Extract provided: Begin

Create src/app/agent/login/page.tsx as a server component (no "use client") that:

1. Reads searchParams to detect ?error=invalid and ?signed_out=1
2. Contains an inline loginAction server action that calls signIn
3. Contains an inline SignedOutMessage and ErrorMessage based on searchParams
4. Renders a full-page branded layout with a left/right split or centered card

The login page structure:

• Page fills the full viewport height (min-h-screen)
• Left side (hidden on mobile): Teressa's photo (/red.jpg) as a cover image, overlaid with a subtle dark gradient and brand name text
• Right side (or centered on mobile): Login form card
  • "Agent Portal" heading (h1, per user decision)
  • If ?signed_out=1: green/teal banner — "You've been signed out."
  • If ?error=invalid: red banner — "Invalid email or password."
  • Email input: type="email", name="email", required, label="Email address"
  • Password input: type="password" by default, name="password", required, label="Password"
  • Password toggle button (show/hide) — this is a client interaction, so wrap just the password field and toggle button in a small "use client" sub-component called PasswordField
  • Submit button: "Sign in" text, full-width, shows loading state during submission
  • Brand accent color on the submit button and focus rings

The loginAction server action (inside the page file):

async function loginAction(formData: FormData) {
  "use server";
  try {
    await signIn("credentials", {
      email: formData.get("email") as string,
      password: formData.get("password") as string,
      redirectTo: "/agent/dashboard",
    });
  } catch (error) {
    // CRITICAL: Only catch AuthError. Everything else (including NEXT_REDIRECT) must re-throw.
    if (error instanceof AuthError) {
      redirect("/agent/login?error=invalid");
    }
    throw error; // Re-throws NEXT_REDIRECT — allows the redirect to fire
  }
}

The PasswordField sub-component (can live in same file or separate file, use client):

• Manages showPassword boolean state
• Renders <input type={showPassword ? "text" : "password"} ... />
• Renders a toggle button (eye/eye-off icon or text "Show"/"Hide")

Extract provided: End
Recorded data: Begin

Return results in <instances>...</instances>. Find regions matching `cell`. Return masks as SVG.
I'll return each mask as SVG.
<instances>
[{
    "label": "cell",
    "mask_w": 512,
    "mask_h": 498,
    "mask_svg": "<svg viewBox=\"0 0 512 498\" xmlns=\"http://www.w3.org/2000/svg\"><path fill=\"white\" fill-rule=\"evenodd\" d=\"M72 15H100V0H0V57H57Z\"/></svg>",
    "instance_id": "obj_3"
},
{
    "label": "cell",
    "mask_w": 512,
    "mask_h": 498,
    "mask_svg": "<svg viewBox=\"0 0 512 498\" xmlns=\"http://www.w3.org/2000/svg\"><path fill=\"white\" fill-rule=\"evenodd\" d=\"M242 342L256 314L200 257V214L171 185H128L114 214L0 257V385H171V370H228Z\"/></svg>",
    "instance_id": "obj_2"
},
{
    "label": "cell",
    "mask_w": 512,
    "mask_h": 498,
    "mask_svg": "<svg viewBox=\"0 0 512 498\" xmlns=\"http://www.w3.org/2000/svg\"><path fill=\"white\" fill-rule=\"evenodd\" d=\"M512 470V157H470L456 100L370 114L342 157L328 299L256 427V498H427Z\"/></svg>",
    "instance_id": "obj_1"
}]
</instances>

Recorded data: End

Problem set.
a - In the login page spec above, translate this sentence into Spanish: "Everything else (including NEXT_REDIRECT) must re-throw."
b - Reproduce the part of the login page spec between "The login page" and "per user decision)", inclusive.

Answers for the tasks.
a - Todo lo demás (incluido NEXT_REDIRECT) debe volver a lanzarse.

b -
The login page structure:

• Page fills the full viewport height (min-h-screen)
• Left side (hidden on mobile): Teressa's photo (/red.jpg) as a cover image, overlaid with a subtle dark gradient and brand name text
• Right side (or centered on mobile): Login form card
  • "Agent Portal" heading (h1, per user decision)